Comprenant enfin la raison de l’espèce d’attestation que lord Astwell avait jointe à sa lettre, Tremaine produisit l’une et l’autre. L’époux de Marie-Douce devait être connu car l’homme, après avoir levé les sourcils avec un étonnement révérencieux, hâta la fin des formalités. Jugé définitivement dignus intrare, nanti d’une sorte de passeport provisoire qu’il devrait rendre avant son départ en échange du sien, il fut invité à s’entretenir avec un autre employé qui étala d’abord sous ses yeux un plan de Londres en indiquant quelques hôtels. Puis, s’étant enquis de sa destination finale, il la lui montra sur une carte de la région de Cambridge en mentionnant les divers moyens de s’y rendre et les routes qu’il convenait d’employer. Cette sollicitude inattendue constituait une formalité obligatoire et laissait à un troisième employé tout le temps nécessaire pour relever le signalement du voyageur. Après quoi celui-ci fut prié de gagner l’immense salle où ses bagages lui seraient remis. Après fouille bien entendu. C’était au tour du Canadien de se faire passer au crible.
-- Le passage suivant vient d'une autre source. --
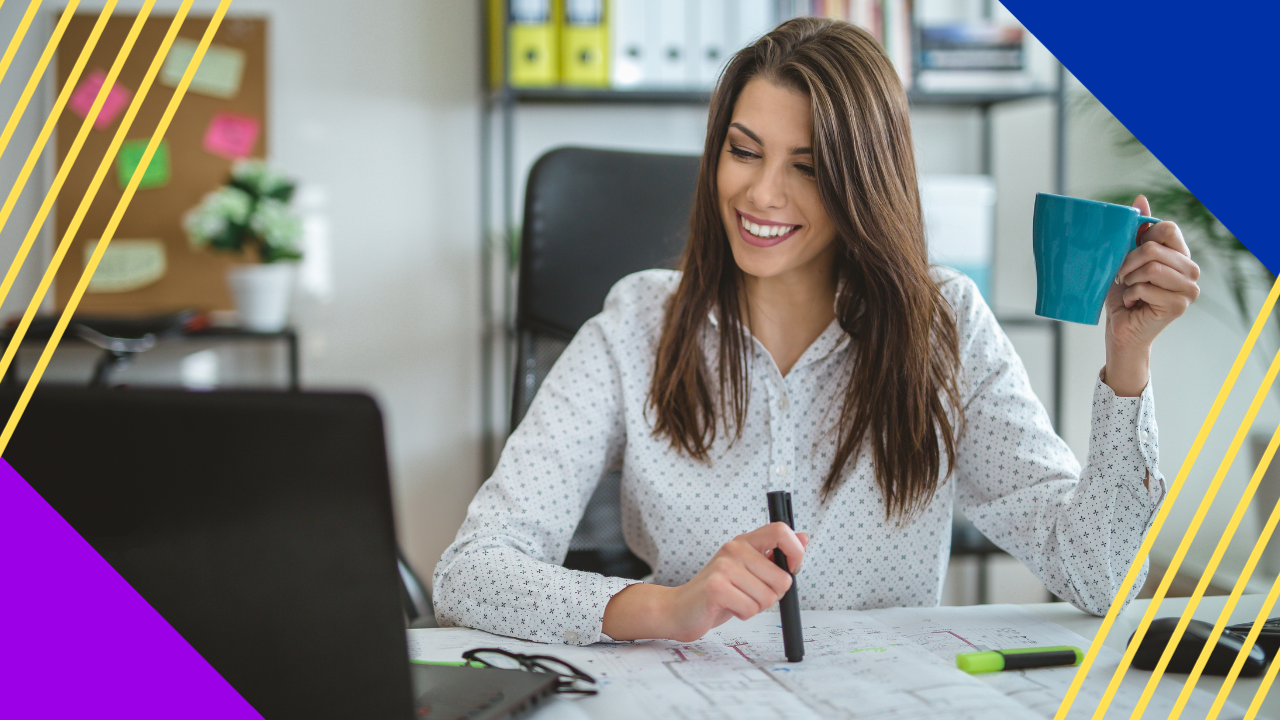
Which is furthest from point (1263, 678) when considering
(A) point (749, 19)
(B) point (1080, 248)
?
(A) point (749, 19)

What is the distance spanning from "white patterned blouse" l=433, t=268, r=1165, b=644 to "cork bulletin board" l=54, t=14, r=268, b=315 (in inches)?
63.0

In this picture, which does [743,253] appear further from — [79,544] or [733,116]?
[79,544]

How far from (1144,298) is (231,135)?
217 cm

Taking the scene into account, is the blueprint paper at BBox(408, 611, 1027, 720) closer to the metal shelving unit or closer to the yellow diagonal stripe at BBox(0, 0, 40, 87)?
the metal shelving unit

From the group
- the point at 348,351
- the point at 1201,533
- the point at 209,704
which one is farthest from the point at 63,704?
the point at 1201,533

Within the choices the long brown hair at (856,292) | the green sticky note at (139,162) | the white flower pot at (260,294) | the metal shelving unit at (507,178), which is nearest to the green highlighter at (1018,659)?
the long brown hair at (856,292)

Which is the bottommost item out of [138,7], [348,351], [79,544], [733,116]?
[348,351]

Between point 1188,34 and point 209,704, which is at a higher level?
point 1188,34

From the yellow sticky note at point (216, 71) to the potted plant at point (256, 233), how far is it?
0.25m

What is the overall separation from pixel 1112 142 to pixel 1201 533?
933 millimetres

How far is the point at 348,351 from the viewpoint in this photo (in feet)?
8.28

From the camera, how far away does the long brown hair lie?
1.09m

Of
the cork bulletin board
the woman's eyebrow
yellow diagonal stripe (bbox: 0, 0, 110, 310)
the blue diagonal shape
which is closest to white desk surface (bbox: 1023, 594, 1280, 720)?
the blue diagonal shape

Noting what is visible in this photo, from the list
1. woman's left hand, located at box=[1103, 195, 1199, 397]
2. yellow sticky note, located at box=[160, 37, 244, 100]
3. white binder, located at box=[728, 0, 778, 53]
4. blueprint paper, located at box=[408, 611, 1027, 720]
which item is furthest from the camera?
yellow sticky note, located at box=[160, 37, 244, 100]
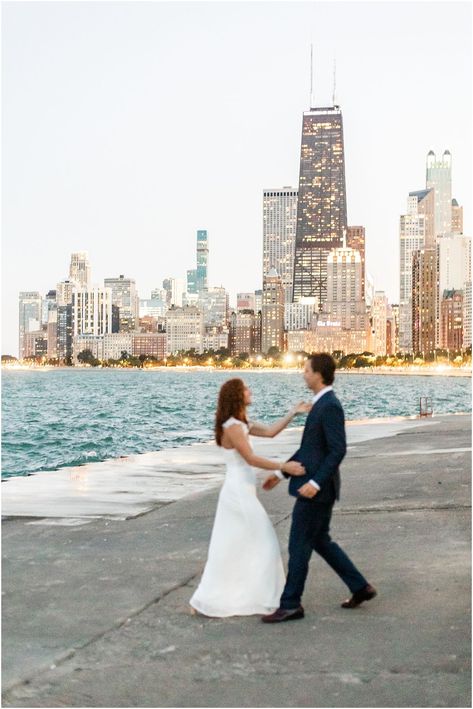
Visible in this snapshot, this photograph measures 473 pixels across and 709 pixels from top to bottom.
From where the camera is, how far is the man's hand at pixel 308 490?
6875 millimetres

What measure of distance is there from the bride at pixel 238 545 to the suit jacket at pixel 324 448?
0.73 feet

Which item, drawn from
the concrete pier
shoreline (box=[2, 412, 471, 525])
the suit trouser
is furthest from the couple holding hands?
shoreline (box=[2, 412, 471, 525])

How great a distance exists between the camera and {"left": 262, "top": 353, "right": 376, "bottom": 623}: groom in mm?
6895

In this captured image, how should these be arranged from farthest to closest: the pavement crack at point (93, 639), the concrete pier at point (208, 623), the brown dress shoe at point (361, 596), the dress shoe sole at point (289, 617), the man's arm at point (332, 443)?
the brown dress shoe at point (361, 596), the dress shoe sole at point (289, 617), the man's arm at point (332, 443), the pavement crack at point (93, 639), the concrete pier at point (208, 623)

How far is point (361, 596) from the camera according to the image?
7312 mm

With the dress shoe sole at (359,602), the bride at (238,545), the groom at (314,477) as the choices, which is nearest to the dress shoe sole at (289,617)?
the groom at (314,477)

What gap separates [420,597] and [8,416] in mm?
64726

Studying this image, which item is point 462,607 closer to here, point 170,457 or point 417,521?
point 417,521

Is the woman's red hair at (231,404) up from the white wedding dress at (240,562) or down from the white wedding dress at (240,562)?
up

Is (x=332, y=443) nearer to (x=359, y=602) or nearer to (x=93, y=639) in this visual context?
(x=359, y=602)

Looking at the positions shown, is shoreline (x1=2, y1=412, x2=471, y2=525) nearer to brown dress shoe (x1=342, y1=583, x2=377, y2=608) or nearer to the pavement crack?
the pavement crack

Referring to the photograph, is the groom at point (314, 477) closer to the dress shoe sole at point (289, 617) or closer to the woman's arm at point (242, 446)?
the dress shoe sole at point (289, 617)

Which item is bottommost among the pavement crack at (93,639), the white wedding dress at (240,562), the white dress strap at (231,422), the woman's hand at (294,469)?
the pavement crack at (93,639)

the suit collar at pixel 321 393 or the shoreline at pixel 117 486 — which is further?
the shoreline at pixel 117 486
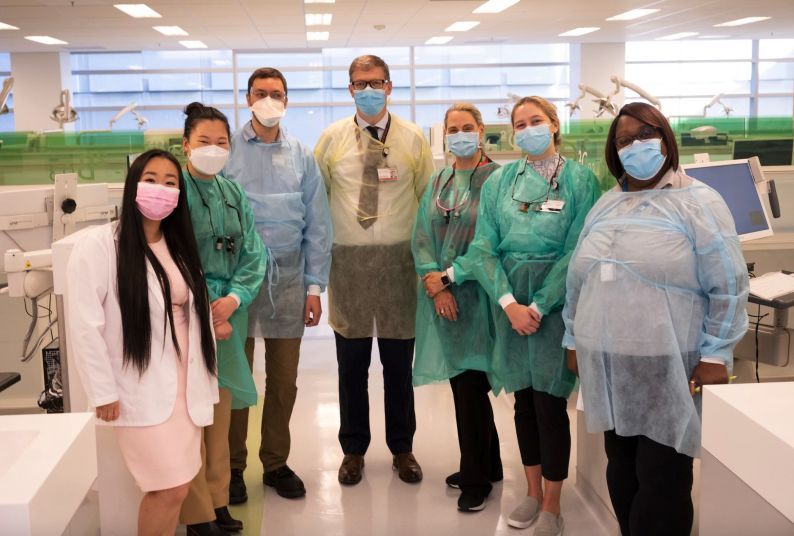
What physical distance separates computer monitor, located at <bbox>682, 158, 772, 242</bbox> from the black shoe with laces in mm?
1404

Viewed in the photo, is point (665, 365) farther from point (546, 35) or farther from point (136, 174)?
point (546, 35)

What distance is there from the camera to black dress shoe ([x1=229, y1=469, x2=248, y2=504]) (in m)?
2.94

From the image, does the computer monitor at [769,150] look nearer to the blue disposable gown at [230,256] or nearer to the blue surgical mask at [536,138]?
the blue surgical mask at [536,138]

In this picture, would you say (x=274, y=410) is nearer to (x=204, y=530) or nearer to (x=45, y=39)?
(x=204, y=530)

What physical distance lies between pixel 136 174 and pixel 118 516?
3.61 ft

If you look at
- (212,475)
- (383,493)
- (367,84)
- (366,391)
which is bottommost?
(383,493)

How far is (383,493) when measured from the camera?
304 cm

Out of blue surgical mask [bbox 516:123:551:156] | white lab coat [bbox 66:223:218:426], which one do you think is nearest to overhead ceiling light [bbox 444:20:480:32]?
blue surgical mask [bbox 516:123:551:156]

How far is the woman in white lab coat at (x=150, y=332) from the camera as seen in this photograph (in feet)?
6.56

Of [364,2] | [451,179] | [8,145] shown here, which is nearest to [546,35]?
[364,2]

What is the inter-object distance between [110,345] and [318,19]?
9.14m

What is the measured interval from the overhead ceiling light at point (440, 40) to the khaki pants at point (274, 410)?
10695 millimetres

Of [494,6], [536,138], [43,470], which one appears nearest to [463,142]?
[536,138]

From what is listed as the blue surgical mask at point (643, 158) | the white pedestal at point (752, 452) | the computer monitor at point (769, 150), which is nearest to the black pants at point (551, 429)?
the white pedestal at point (752, 452)
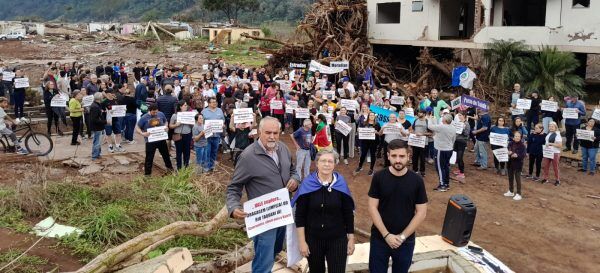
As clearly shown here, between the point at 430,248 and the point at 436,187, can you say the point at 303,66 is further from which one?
the point at 430,248

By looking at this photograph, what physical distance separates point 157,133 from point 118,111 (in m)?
3.19

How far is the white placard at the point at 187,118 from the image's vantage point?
1126 centimetres

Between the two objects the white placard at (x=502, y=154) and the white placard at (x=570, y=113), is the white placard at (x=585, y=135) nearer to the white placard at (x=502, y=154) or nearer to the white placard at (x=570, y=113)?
the white placard at (x=570, y=113)

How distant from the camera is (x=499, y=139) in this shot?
39.4ft

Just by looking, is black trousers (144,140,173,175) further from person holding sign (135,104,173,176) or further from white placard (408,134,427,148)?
white placard (408,134,427,148)


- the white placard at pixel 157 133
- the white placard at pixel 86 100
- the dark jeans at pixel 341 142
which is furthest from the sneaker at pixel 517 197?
the white placard at pixel 86 100

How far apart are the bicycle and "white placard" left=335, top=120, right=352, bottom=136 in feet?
23.8

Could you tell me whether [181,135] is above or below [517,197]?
above

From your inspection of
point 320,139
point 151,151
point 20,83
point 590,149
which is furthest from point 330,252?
point 20,83

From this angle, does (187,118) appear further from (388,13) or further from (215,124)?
(388,13)

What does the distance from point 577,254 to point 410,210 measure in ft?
16.3

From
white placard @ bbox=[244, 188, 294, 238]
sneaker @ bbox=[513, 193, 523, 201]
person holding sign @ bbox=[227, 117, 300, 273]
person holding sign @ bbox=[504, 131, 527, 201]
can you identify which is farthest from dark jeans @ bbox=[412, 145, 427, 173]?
white placard @ bbox=[244, 188, 294, 238]

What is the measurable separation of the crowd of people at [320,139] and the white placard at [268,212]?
10 centimetres

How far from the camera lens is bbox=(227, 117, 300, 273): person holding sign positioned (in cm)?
506
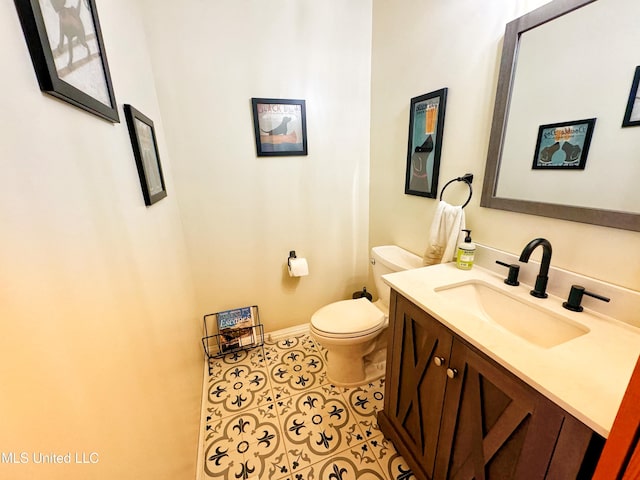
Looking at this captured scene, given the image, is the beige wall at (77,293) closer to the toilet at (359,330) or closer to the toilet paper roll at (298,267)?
the toilet at (359,330)

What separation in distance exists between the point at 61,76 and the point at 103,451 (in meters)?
0.75

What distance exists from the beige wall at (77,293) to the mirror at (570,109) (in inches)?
56.8

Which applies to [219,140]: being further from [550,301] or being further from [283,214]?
[550,301]

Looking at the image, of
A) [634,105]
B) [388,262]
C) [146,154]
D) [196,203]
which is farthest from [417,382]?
[196,203]

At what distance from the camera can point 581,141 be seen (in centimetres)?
88

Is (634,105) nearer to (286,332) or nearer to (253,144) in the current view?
(253,144)

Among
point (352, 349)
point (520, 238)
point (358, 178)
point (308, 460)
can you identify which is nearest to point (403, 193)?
point (358, 178)

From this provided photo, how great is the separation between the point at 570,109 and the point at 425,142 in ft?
2.14

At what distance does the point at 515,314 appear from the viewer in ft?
3.30

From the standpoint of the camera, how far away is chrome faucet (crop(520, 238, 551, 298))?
0.88 metres

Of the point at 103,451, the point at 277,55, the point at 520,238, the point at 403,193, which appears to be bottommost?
the point at 103,451

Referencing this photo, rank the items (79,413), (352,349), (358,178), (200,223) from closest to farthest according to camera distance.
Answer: (79,413) < (352,349) < (200,223) < (358,178)

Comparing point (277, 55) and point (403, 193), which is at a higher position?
point (277, 55)

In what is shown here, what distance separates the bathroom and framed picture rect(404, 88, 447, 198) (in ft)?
0.19
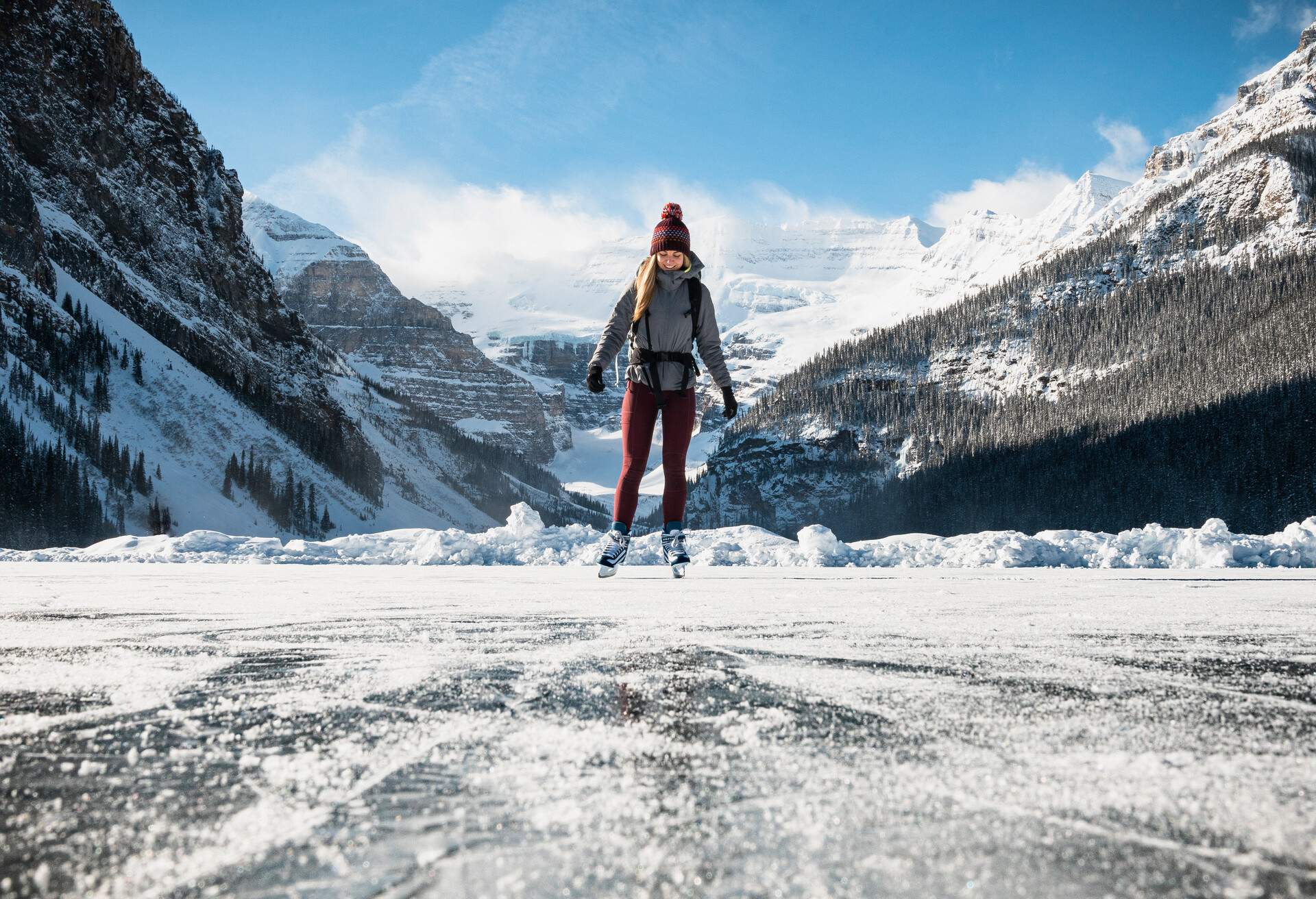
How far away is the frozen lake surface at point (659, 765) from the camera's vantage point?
0.73 meters

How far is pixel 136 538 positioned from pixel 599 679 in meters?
12.1

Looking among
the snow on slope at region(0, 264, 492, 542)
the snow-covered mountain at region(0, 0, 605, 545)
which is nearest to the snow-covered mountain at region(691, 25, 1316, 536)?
the snow-covered mountain at region(0, 0, 605, 545)

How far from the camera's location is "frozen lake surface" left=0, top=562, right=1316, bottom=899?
73cm

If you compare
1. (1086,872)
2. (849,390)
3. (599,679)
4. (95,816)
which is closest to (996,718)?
(1086,872)

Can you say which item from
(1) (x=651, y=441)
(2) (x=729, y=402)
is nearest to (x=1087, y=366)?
(2) (x=729, y=402)

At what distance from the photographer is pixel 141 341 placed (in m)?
73.8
Mais si Guillaume pensait en avoir fini avec l’attente et les tracasseries administratives, il se trompait. Avant d’atteindre la salle en question, on l’introduisit dans une pièce nettement plus petite et réservée aux voyageurs qui devaient y patienter — étrangers et Anglais confondus — jusqu’à ce qu’on les appelle un par un pour aller reconnaître leur bien. Or, cette espèce d’antichambre était bondée : plusieurs dizaines de personnes appartenant à des navires arrivés avant l’Élisabeth s’y morfondaient. Encore n’y avait-il là que des hommes, les femmes se trouvant isolées ailleurs.
Il régnait là-dedans une touffeur humide où s’épanouissait une sorte de pot-pourri d’odeurs humaines allant de la sueur à l’urine en passant par la crasse, la laine mouillée, le tabac refroidi sur quoi flottait, comme une enseigne, une senteur de whisky. Des quinquets fumeux éclairaient vaguement cette assemblée hétéroclite d’où montait par instants un bruit de conversation mais subissait plutôt son sort avec une placidité toute britannique, les étrangers se montrant bien entendu les plus agités.